Por outro lado, o filme é sobre alguém que sentiu que tinha uma missão e os meios necessários para a levar a cabo e portanto sacrificou-se. A história do mártir. Bato sempre na mesma tecla.
Costumo criticar os Estados Unidos por serem demasiado religiosos. Mas depois vejo estes filmes e comovo-me. Sou tão lamechas. Vejo estes filmes quase como num ritual, religiosamente. Já sei que me vou comover antes de os ver. E sinto-me melhor no final. E às vezes até choro. Porquê? O que me comove é ao mesmo tempo o que me irrita: a Fé. Porque acaba por se resumir tudo a isso. Em quase todos os filmes americanos (sem distinção entre Hollywood e independentes) o problema resume-se a uma questão de fé. Blargh para eles. É a questão fundamental para todos, mas tratá-la dessa forma pedagogicamente moral... gah, é um golpe baixo, no mínimo! É tirar-nos o poder de deliberar, porque é óbvio que a moral vai buscar mais raízes à irracionalidade e ao medo do pecado original do que outra coisa. É fazer-nos sentir, mesmo antes de raciocinar, uma distribuição ordeira do bem e do mal e como isso não existe, irrita-me. Mas como estou impregnada destas imagens, comovo-me.
Raios, como é que acabei a falar disto? Odeio estas palavras todas. Essa é uma questão tão inerente à cultura americana que já a ignoro nos filmes. E nas outras obras de arte. As pessoas só sabem falar do que conhecem, portanto para eles é um elemento de linguagem com um valor tão banal como os outros. Não deve ser determinante na qualificação dos filmes. Num filme europeu, pode-se dizer que o caso é diferente. Mas será ainda? Ou por muito mais tempo?
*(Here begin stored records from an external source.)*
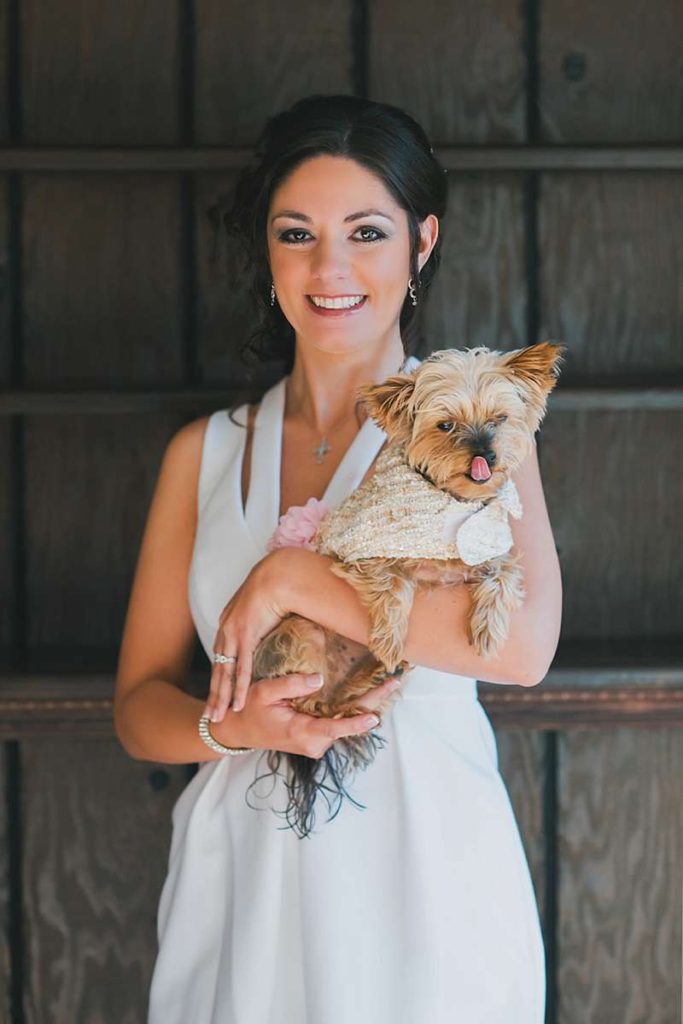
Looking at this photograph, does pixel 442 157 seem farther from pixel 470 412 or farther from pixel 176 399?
pixel 470 412

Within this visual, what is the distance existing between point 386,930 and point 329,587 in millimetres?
476

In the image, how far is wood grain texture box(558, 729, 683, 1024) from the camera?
218 centimetres

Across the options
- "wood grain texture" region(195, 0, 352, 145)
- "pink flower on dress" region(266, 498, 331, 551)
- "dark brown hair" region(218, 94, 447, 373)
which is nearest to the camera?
"pink flower on dress" region(266, 498, 331, 551)

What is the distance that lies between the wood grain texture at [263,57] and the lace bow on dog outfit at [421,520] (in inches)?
44.1

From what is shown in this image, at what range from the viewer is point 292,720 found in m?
1.34

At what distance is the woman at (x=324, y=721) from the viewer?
1.37 metres

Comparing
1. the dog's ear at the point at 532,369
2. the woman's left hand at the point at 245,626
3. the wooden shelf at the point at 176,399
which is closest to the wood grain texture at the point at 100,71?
the wooden shelf at the point at 176,399

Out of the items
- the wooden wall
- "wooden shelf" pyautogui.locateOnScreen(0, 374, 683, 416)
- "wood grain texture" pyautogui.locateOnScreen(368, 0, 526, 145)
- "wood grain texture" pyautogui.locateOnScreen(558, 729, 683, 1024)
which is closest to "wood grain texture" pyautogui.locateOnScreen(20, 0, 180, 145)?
the wooden wall

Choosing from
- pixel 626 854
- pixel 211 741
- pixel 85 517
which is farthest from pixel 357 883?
pixel 85 517

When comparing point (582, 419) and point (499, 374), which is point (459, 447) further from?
point (582, 419)

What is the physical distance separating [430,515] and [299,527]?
0.27 meters

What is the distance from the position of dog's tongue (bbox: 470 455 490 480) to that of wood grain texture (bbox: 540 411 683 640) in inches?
43.1

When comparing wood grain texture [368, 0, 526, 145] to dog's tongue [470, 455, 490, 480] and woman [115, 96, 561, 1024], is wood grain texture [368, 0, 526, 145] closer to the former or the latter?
woman [115, 96, 561, 1024]

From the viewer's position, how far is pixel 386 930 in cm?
146
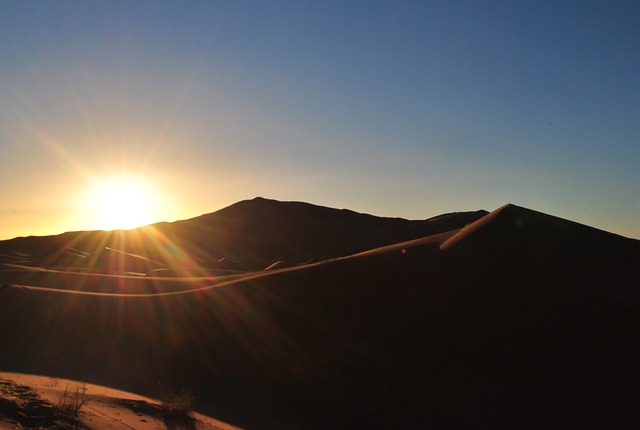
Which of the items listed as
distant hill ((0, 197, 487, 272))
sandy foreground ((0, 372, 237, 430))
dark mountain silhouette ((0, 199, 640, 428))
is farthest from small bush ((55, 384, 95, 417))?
distant hill ((0, 197, 487, 272))

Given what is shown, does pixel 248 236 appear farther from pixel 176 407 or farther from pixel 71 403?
pixel 71 403

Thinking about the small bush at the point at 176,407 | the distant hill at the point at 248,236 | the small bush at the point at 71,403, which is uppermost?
the distant hill at the point at 248,236

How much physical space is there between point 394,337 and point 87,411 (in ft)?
26.9

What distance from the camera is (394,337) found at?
14.3 metres

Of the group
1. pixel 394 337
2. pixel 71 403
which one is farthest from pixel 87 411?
pixel 394 337

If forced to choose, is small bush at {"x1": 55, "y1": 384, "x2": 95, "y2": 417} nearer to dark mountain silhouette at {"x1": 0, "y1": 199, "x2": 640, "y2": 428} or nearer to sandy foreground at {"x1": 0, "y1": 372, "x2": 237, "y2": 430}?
sandy foreground at {"x1": 0, "y1": 372, "x2": 237, "y2": 430}

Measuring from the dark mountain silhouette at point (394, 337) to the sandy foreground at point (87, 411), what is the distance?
1.65 meters

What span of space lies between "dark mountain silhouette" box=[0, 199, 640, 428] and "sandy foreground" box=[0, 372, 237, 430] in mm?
1650

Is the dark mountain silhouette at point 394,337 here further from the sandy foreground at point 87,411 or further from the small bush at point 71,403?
the small bush at point 71,403

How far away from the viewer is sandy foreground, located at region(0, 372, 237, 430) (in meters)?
6.96

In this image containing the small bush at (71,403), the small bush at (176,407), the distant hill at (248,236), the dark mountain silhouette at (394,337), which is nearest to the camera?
the small bush at (71,403)

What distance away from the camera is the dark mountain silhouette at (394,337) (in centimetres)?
1190

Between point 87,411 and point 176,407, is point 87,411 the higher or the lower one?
the higher one

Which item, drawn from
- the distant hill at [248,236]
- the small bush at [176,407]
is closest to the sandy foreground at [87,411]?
the small bush at [176,407]
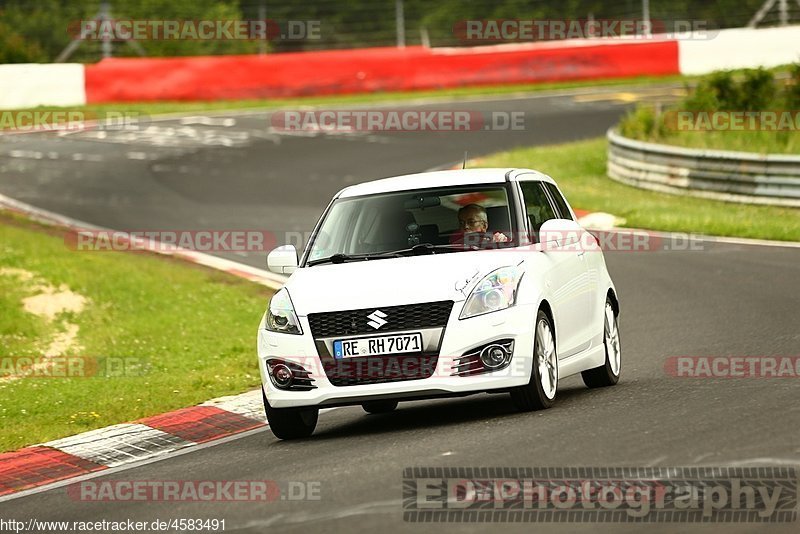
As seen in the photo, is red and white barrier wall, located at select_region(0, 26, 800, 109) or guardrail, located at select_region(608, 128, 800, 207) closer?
guardrail, located at select_region(608, 128, 800, 207)

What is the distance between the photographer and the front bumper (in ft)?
30.3

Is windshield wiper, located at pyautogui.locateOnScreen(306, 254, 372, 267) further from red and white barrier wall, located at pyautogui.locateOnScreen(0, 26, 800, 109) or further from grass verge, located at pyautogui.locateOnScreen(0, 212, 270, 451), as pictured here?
red and white barrier wall, located at pyautogui.locateOnScreen(0, 26, 800, 109)

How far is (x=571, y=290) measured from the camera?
1055 centimetres

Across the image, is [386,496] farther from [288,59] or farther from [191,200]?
[288,59]

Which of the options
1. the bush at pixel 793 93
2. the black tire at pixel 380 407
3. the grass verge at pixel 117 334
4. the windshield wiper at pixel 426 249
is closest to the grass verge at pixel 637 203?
the bush at pixel 793 93

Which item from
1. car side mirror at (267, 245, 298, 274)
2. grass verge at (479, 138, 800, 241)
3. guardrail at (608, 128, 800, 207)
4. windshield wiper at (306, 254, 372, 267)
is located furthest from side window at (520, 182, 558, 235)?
guardrail at (608, 128, 800, 207)

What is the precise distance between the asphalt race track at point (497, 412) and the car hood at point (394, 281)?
2.85 feet

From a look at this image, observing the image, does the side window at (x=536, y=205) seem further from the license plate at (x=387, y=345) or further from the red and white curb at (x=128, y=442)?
the red and white curb at (x=128, y=442)

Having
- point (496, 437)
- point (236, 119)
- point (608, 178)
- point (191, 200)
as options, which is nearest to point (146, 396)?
point (496, 437)

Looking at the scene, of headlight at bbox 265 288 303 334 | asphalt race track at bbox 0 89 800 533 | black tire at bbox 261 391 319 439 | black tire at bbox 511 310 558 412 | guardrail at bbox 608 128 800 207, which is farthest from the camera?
guardrail at bbox 608 128 800 207

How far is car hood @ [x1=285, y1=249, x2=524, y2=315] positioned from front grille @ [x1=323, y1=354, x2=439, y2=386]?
344mm

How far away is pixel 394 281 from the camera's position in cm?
941

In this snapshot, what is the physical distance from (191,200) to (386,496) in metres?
18.9

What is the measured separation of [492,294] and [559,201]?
239 cm
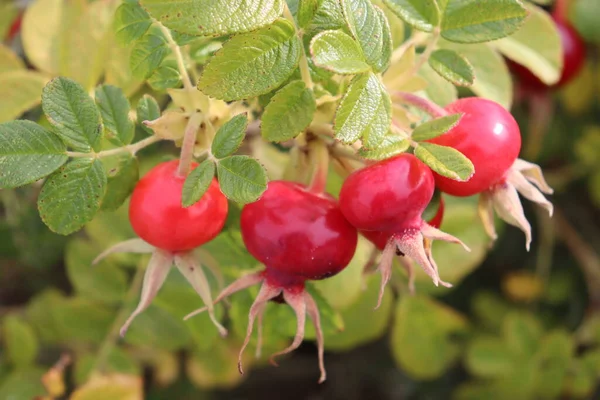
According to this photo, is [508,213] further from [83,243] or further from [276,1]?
[83,243]

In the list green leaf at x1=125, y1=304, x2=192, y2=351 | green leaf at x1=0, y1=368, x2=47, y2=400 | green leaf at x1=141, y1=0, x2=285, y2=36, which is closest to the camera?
green leaf at x1=141, y1=0, x2=285, y2=36

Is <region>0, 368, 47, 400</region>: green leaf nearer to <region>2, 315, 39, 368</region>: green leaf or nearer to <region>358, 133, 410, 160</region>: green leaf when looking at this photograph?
<region>2, 315, 39, 368</region>: green leaf

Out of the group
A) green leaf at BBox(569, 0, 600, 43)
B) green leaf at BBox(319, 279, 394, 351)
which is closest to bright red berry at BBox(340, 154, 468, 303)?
green leaf at BBox(319, 279, 394, 351)

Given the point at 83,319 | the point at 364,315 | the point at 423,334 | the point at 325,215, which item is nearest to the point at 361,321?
the point at 364,315

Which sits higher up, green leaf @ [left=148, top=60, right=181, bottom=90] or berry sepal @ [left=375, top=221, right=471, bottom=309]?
green leaf @ [left=148, top=60, right=181, bottom=90]

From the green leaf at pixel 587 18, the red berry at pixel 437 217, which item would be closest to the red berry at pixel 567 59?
the green leaf at pixel 587 18

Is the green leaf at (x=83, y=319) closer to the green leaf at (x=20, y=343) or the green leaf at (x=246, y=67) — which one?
the green leaf at (x=20, y=343)

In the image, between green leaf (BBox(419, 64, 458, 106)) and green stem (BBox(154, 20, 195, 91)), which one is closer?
green stem (BBox(154, 20, 195, 91))

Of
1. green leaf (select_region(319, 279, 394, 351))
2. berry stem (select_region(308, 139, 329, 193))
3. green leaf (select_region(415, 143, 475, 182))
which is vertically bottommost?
green leaf (select_region(319, 279, 394, 351))

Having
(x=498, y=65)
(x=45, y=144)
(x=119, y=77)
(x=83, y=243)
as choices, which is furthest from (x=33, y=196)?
(x=498, y=65)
E eu ainda por cima estou lixada, que me dizem hoje que nem o Freud engendrou um mapa psicanalítico para as mulheres, nem o Nietzsche lhes reservou um lugar na super-sociedade que virá.

1 comment:

Cláudia Oliveira said...

As pessoas não gostam daquilo que não conseguem entender. Por isso, é que geralmente submetem as obras a esse filtro moral, a esse filtro religioso - porque simplesmente, não as entendem, nem se querem esforçar para entender. Recordo-me quando vi o "Mulholland Drive" pela primeira vez. Não entendi nada na altura, mas recordo-me de ficar bastante curiosa e fascinada com o filme. Fiquei como com uma pulga atrás da orelha e não tive como ignorá-la durante muito tempo. Outra pessoa teria ficado chocada, e eu sei (por experiência) que teria descartado a possibilidade de vir a saber mais acerca desta obra. É tanto aborrecido quanto frustrante sentir que tanta coisa maravilhosa foi ignorada porque simplesmente veio fora de época - dizem eles. Outra coisa é a cultura americana nos manipular de todas as formas possíveis e imagináveis. E nós, ou muitos de nós, continuam a ser os homens das cavernas que apenas vêem as sobras...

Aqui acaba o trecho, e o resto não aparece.